Copy every record below, exactly as written.

:: Input records ::
▼▼▼

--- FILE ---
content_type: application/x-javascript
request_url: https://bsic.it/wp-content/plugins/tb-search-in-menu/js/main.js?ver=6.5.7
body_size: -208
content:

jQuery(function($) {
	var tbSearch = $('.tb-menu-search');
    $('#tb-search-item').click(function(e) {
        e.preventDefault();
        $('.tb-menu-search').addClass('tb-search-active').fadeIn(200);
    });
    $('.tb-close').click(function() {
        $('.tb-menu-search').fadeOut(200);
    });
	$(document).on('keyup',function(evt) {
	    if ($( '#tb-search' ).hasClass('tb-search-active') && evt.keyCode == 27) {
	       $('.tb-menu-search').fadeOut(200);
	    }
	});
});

▲▲▲

:: Result of this exercise ::
--- FILE ---
content_type: application/x-javascript
request_url: https://bsic.it/wp-content/plugins/tb-search-in-menu/js/main.js?ver=6.5.7
body_size: -208
content:

jQuery(function($) {
	var tbSearch = $('.tb-menu-search');
    $('#tb-search-item').click(function(e) {
        e.preventDefault();
        $('.tb-menu-search').addClass('tb-search-active').fadeIn(200);
    });
    $('.tb-close').click(function() {
        $('.tb-menu-search').fadeOut(200);
    });
	$(document).on('keyup',function(evt) {
	    if ($( '#tb-search' ).hasClass('tb-search-active') && evt.keyCode == 27) {
	       $('.tb-menu-search').fadeOut(200);
	    }
	});
});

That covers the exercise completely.